# Driver has been disabled (code 32)



## mlovy (Feb 26, 2006)

My CD-ROM drive (NEC CD-RW NR-9100A) no longer works. When I insert a cd, the green light on the drive turns on for a few moments and then goes off. The Windows Device Manager lists the device with a yellow explanation mark next to it and states the following: "A driver (service) for this device has been disabled. An alternate driver may be providing this functionality. (Code 32)". I've followed the Troubleshooting instructions regarding uninstalling and reinstalling the device but this does not help. I've downloaded the driver for this device from Dell and tried to install it, but I get the following message from the Drive Firmware Flash Utility "Target NEC NR-9100A is not found correctly".

I have a Dell Dimensions 2300 running Windows XP Home Edition.

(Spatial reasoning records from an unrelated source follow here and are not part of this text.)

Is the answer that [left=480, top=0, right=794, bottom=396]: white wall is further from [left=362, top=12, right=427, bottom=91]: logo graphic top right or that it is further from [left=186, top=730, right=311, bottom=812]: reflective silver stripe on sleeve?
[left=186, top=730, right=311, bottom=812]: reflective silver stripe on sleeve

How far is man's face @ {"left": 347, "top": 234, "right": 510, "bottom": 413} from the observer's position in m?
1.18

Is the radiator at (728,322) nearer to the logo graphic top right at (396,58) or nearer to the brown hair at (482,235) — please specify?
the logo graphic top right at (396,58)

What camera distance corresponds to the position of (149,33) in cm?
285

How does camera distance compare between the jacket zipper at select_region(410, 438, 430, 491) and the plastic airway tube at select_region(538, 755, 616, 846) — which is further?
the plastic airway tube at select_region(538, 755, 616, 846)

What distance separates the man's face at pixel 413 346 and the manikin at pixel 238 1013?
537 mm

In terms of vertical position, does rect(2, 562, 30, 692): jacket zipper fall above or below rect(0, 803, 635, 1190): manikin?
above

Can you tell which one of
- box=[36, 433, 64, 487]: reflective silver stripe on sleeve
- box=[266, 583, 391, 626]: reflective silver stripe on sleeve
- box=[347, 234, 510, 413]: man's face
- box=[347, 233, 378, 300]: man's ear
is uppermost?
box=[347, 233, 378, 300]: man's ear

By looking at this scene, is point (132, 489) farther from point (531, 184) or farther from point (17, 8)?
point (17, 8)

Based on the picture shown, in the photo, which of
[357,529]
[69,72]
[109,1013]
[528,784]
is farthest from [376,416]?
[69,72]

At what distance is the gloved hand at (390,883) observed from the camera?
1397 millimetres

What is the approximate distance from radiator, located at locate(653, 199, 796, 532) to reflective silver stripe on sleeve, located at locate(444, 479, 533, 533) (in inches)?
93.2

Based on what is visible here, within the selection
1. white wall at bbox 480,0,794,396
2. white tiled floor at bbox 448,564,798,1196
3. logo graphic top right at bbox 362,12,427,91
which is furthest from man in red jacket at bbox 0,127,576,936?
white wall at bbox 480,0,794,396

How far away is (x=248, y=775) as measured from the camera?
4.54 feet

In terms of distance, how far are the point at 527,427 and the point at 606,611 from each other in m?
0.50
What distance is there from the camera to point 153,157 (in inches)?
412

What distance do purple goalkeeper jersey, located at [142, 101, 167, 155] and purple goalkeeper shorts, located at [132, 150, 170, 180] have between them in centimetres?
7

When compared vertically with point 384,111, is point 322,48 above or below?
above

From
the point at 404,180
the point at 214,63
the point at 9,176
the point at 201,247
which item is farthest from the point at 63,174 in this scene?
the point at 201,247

Anyone have any ideas on how to make my cd drive work again?

Thanks in advance - Mike


----------



## SacsTC (Dec 30, 2003)

http://support.microsoft.com/default.aspx?scid=kb;EN-US;314060

Even if you have not removed ezcd creator this may apply. If not comfortable working in registry, don't.


----------



## qldit (Mar 18, 2005)

Good Morning Mike, that message you are getting sounds ominous.
Firmware is the software that is loaded into a CDROM or whatever that actually determines how that machine behaves and what it can read or write to, power settings for different media etc. (heavy stuff)
As a general rule anyone playing with drive firmware tend to have a kill rate of about 75% from my experience. I personally learned long ago to leave it alone!
It sounds like you have done something adverse with your drive firmware.
In many cases this means "Viking Funeral" time!
You may be able to revert to the original firmware but from my experience this is unlikely, most drives will not go back.
You could try the drive in a different machine to see if it might work and maybe able to do something with it but I am sorry to suggest you will most likely need a new drive and understand the law of TFN. (touch nothing)
Others may have different ideas.
By the way, welcome to TSG, they are a really nice bunch here.
Cheers, qldit.


----------



## mlovy (Feb 26, 2006)

Thanks SacsTC, you pointed me in the right direction. I went to the Roxio Easy CD Creator web site and saw the identical instructions found on the Microsoft web site. As soon as I deleted Easy CD Creator and deleted two registry entries, my CD ROM worked again. I reinstalled Easy CD Creator and all is well. Thanks for the quick and very helpful response. Mike.


----------